-- What you will do --
Would you copy each line of the data below that has "padding"?

-- Raw data --
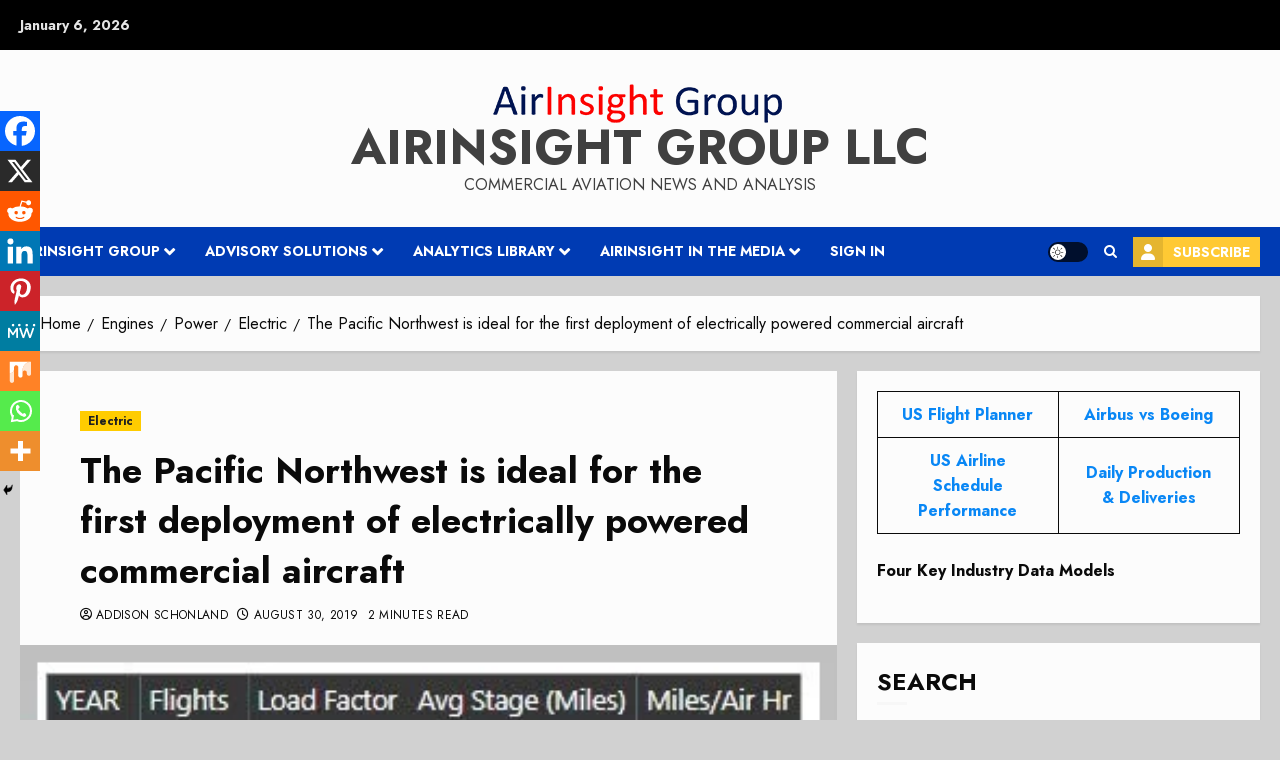

--- FILE ---
content_type: text/css; charset=UTF-8
request_url: https://airinsight.com/wp-content/plugins/99robots-author-stats/core/css/author-stats-pro.css?ver=2.2.6
body_size: -204
content:
.nnr-as-list,
.nnr-as-list * {
	-webkit-box-sizing: border-box;
	-moz-box-sizing: border-box;
	box-sizing: border-box;
}

.nnr-as-item {
	margin-bottom: 54px;
}

.nnr-as-wrap {
	display: inline-block;
	width: 100%;
}

.nnr-as-col-1 {
	width: 100%;
	float: left;
}

.nnr-as-col-2 {
	width: 50%;
	float: left;
}

.nnr-as-col-3 {
	width: 33.3333%;
	float: left;
}

.nnr-as-col-4 {
	width: 25%;
	float: left;
}

.nnr-as-col-5 {
	width: 20%;
	float: left;
}

.nnr-as-col-6 {
	width: 16.6666%;
	float: left;
}

.nnr-as-text-right {
	text-align: right;
}

.nnr-as-author-data-container {
	width: 100%;
	display: inline-block;
	float: left;
	padding-bottom: 8px;
	margin-bottom: 8px;
	border-bottom: 1px solid #ddd;
}

.nnr-as-author-data {
	display: inline-block;
	padding: 4px 0;
	margin-bottom: 4px;
}

.nnr-as-author-data-icon {
	opacity: 0.5;
	display: inline-block;
	padding-right: 12px;
}

.nnr-as-clearfix,
.nnr-as-clearfix::before,
.nnr-as-clearfix::after {
	clear: both;
}

.nnr-as-avatar-container {
	width: 100%;
	float: left;
}

.nnr-as-avatar-container,
.nnr-as-display-name-container {
	display: inline-block;
	width: 100%;
	text-align: center;
}

/* Avatar Image Shape */

.nnr-as-item .nnr-as-avatar-container img {
	max-width: 300px;
	margin-bottom: 12px;
	height: auto
}

.nnr-as-item .nnr-as-display-name-container {
	width: 100%;
	padding-bottom: 20px;
	text-align: center;
}

.nnr-as-display-name-container a {
	font-size: 2rem;
}

.nnr-as-item .nnr-as-avatar-container {
	width: 100%;
}

.nnr-as-item .nnr-as-avatar-container img {

}

.nnr-as-avatar-square img {
	border-radius: 0;
}

.nnr-as-avatar-rounded-square img {
	border-radius: 4px;
}

.nnr-as-avatar-circle img {
	border-radius: 50%;
}

.nnr-as-avatar-small img {
	width: 25%;
}

.nnr-as-avatar-medium img {
	width: 50%;
}

.nnr-as-avatar-large img {
	width: 100%;
}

-- Problem solution --
	padding-bottom: 8px;
	padding: 4px 0;
	padding-right: 12px;
	padding-bottom: 20px;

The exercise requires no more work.